Management-Assistentin Micaela Plecas ist diplomierte Tagesmutter und Mutter zweier Kinder und verheiratet. Ihre Stärken sieht sie in der Kommunikation mit Eltern und Organisationen. Bernhard Buchter ist Landwirt und Direktvermarkter. Ihm liegt am Herzen, dass das hohe Niveau der Sek Eschenz erhalten bleibe. Er ist verheiratet und Vater von drei Kindern. Patric Brugger schliesslich ist Vater von zwei Kindern. Nach Tätigkeiten als Primar- und Kantilehrer ist er nun an der Pädagogischen Hochschule in Kreuzlingen tätig. Er betonte, dass Bildung der Grundstein sei und ihm daher sehr am Herzen liege.

Nach der Vorstellungsrunde fühlte ihnen Moderator Marcel Weber auf den Zahn. Wie es mit den Zeitreserven stehe, wollte er wissen. Es zeigte sich, dass alle ihre Zeit «gut einteilen können und verfügbar sind». Und wie stehe es mit der Belastbarkeit bei Kritik? Auch hier lief alles auf einen guten Konsens bei schwierigen Situationen und Teamarbeit zu gunsten der Kinder hinaus. Martin Dutli: «Ich bin gewohnt, gute Lösungen zu finden.»

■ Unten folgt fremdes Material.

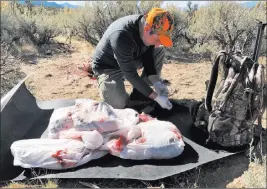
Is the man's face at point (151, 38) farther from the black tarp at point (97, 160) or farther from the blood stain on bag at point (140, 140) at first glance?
the blood stain on bag at point (140, 140)

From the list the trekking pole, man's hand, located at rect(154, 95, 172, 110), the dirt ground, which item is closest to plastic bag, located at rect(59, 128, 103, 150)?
the dirt ground

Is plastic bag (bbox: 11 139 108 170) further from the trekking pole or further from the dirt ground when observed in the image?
the trekking pole

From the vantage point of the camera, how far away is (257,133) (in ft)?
10.8

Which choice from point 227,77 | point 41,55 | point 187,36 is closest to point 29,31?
point 41,55

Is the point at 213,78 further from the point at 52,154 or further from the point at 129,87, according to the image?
the point at 129,87

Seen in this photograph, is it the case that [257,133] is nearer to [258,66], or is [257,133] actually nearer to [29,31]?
[258,66]

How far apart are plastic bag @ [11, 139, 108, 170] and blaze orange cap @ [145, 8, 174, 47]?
1180 millimetres

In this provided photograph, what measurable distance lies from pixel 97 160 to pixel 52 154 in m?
0.36

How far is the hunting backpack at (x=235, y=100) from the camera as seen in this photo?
2.95 metres

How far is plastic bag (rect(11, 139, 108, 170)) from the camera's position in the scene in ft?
9.26

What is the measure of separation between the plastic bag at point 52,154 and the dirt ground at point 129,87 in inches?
5.8

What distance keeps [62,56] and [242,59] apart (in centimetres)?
446

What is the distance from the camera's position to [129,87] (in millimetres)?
4906

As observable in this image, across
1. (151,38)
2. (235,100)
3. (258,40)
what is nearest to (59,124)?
(151,38)
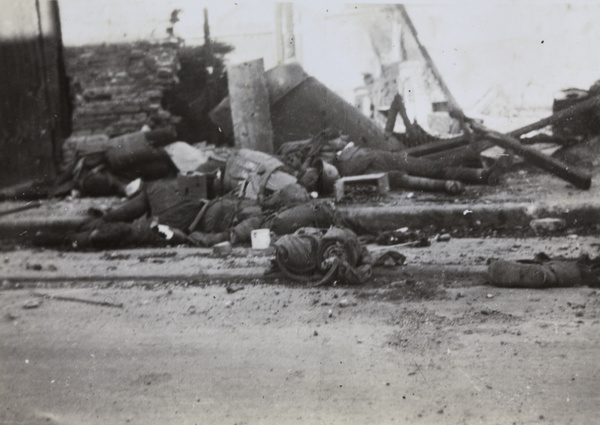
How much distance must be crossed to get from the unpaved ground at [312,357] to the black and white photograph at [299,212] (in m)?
0.01

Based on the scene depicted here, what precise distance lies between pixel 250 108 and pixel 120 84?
166cm

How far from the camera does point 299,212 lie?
5.21 meters

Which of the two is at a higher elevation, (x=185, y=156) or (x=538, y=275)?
(x=185, y=156)

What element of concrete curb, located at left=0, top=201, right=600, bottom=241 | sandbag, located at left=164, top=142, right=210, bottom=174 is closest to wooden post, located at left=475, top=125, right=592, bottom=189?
concrete curb, located at left=0, top=201, right=600, bottom=241

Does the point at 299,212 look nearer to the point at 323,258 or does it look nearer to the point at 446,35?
the point at 323,258

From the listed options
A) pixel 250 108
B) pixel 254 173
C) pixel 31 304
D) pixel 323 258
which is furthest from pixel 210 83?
pixel 31 304

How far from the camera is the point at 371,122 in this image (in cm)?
570

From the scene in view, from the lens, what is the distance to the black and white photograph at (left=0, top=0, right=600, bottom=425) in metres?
2.79

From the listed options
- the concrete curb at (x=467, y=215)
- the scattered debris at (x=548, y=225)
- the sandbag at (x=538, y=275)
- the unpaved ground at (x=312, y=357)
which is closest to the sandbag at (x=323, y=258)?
the unpaved ground at (x=312, y=357)

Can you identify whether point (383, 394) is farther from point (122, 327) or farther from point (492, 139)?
point (492, 139)

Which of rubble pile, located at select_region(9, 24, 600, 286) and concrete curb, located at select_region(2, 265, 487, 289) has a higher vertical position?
rubble pile, located at select_region(9, 24, 600, 286)

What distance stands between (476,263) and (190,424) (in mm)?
2523

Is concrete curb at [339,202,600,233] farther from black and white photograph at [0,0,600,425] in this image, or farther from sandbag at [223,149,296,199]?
sandbag at [223,149,296,199]

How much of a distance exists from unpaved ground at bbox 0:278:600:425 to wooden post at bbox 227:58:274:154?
233 centimetres
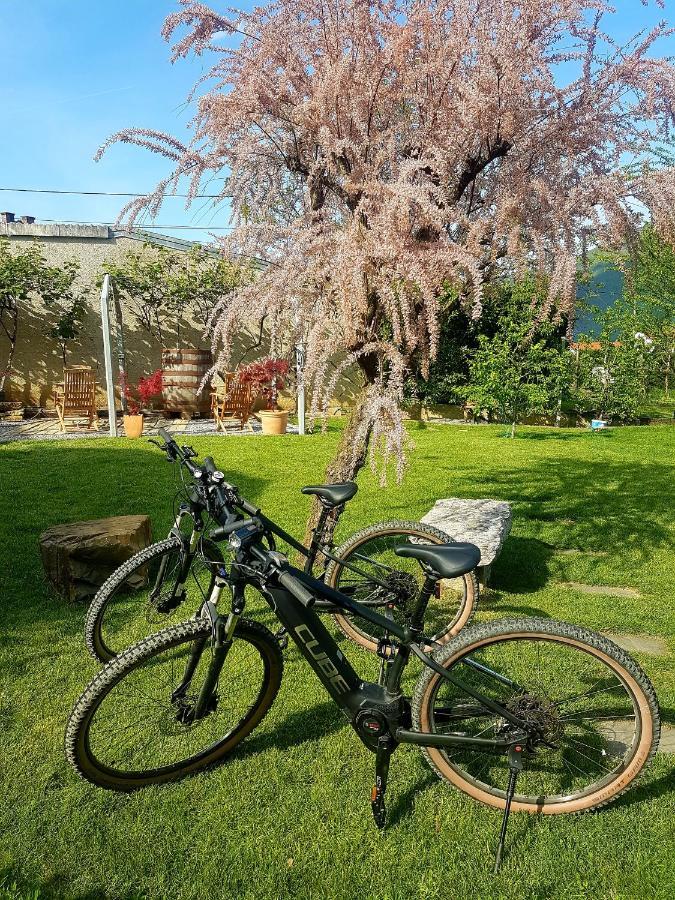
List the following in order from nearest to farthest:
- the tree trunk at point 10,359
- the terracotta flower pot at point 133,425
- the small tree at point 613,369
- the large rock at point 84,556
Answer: the large rock at point 84,556 → the terracotta flower pot at point 133,425 → the tree trunk at point 10,359 → the small tree at point 613,369

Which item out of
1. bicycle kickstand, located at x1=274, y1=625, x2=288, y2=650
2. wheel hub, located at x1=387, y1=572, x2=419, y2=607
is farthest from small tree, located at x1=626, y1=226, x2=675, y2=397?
bicycle kickstand, located at x1=274, y1=625, x2=288, y2=650

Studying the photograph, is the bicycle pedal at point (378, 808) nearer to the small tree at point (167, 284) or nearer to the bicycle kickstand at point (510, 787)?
the bicycle kickstand at point (510, 787)

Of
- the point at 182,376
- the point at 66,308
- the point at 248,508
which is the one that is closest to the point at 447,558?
the point at 248,508

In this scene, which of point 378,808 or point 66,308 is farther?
point 66,308

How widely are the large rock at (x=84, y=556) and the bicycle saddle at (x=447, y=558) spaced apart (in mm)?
2497

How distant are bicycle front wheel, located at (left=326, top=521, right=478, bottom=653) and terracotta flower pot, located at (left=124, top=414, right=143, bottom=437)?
772 cm

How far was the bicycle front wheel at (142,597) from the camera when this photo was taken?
3.12 metres

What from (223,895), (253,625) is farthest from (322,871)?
(253,625)

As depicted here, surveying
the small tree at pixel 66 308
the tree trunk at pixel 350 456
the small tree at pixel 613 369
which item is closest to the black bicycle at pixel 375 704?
the tree trunk at pixel 350 456

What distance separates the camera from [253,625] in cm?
239

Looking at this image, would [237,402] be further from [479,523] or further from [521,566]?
[479,523]

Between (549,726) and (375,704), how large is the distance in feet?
2.17

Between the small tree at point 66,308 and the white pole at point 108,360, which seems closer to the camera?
the white pole at point 108,360

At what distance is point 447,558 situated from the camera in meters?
2.12
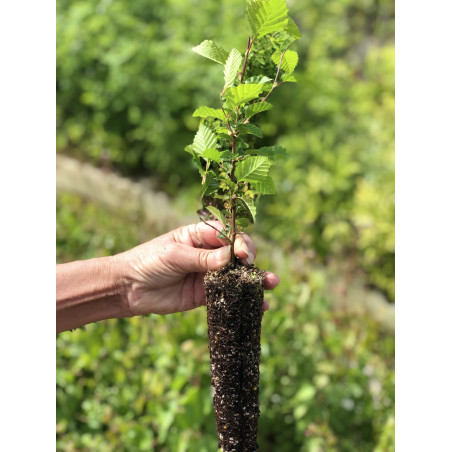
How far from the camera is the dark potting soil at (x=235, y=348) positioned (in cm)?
150

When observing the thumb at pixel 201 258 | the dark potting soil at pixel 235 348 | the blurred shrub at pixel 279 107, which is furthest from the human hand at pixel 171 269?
the blurred shrub at pixel 279 107

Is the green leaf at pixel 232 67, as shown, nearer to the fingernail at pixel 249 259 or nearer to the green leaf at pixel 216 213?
the green leaf at pixel 216 213

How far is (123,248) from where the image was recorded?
12.6 ft

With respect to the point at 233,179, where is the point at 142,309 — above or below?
below

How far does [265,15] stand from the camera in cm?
137

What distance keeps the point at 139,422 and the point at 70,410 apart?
413 mm

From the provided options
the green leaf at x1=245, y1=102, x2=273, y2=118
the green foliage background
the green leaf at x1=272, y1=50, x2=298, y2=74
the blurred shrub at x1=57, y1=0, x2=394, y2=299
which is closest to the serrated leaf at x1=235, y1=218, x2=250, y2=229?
the green leaf at x1=245, y1=102, x2=273, y2=118

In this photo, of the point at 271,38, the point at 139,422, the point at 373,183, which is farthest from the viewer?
the point at 373,183

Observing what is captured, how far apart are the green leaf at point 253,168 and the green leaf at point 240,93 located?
15 cm

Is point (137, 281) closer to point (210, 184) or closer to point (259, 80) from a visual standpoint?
point (210, 184)

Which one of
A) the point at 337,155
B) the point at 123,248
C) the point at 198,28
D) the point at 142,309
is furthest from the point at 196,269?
the point at 198,28

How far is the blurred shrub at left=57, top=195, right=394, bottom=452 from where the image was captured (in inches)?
102

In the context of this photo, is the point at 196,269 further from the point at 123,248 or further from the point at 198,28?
the point at 198,28

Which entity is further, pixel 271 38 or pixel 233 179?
pixel 271 38
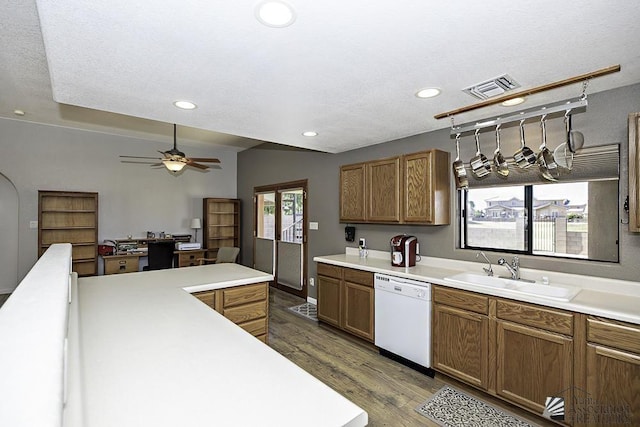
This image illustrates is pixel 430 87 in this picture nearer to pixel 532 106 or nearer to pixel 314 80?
pixel 314 80

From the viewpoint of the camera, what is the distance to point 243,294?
257 cm

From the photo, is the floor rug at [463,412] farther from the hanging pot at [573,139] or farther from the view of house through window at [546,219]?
the hanging pot at [573,139]

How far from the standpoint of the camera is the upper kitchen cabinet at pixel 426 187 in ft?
10.4

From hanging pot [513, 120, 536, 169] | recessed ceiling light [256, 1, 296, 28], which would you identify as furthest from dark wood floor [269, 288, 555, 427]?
recessed ceiling light [256, 1, 296, 28]

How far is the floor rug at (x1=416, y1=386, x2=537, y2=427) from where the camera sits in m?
2.19

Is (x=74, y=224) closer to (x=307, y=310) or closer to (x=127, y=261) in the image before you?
(x=127, y=261)

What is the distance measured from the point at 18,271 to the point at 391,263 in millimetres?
5886

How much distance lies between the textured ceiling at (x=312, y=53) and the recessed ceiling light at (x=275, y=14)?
3 centimetres

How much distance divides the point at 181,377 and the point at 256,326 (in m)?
1.66

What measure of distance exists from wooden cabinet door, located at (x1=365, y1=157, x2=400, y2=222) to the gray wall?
29 cm

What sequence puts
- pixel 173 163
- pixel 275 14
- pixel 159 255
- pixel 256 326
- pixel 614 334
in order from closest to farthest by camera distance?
pixel 275 14
pixel 614 334
pixel 256 326
pixel 173 163
pixel 159 255

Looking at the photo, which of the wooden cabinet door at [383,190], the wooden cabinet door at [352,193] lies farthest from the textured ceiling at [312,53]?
the wooden cabinet door at [352,193]

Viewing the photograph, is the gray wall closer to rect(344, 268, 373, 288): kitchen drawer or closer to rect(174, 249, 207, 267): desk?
rect(344, 268, 373, 288): kitchen drawer

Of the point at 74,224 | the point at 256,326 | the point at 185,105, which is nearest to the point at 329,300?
the point at 256,326
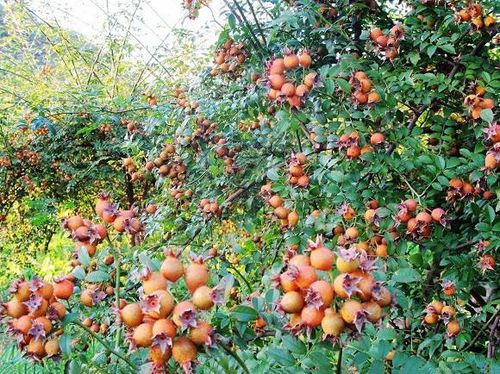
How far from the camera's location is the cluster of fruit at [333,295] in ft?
2.15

Was ist die Hauptaufgabe  der Schule?

Schliesslich stellte das Publikum seine Fragen: «Was denkt Ihr, ist die Hauptaufgabe in der Schule?» Buchter dazu: «Möglichst gute Rahmenbedingungen für die Kinder. «Und für die Lehrer», ergänzte Oezdemir. Die gesetzlichen Vorgaben umsetzen und die Entwicklung der Kinder gut managen. Dieser Aussage schloss sich Plecas an. Auch Brugger sieht dies ähnlich, ihm ist zudem wichtig, dass es für Lehrer und Jugendliche gute Rahmenbedingungen gibt.

Wieviel darf die Schule kosten?

Als wunder Punkt erwiesen sich die Finanzen. Ein Votant legte den Finger auf die 200 000 Franken Defizit. Ob eine Steuererhöhung in Sicht sei, kam als Frage auf. Die Antworten folgten umgehend. «Die Schule darf soviel kosten, wie nötig», sagte Dutli. Buchter empfahl, vorerst das neue Modell des Kantons abzuwarten. Oezdemir verwies auf den Gesamtkontext. Die Schule dürfe so viel kosten, dass die Kinder in die Mündigkeit begleitet werden können, sagte Brugger.
Alle Kandidaten erwiesen sich als einsatzstark, differenziert, fähig auf Mängel hinzuweisen, damit die Sek Eschenz stets gute Noten bekommt. Alle glauben genügend Erfahrung gesammelt zu haben, um in der Behörde erfolgreich mitzuwirken.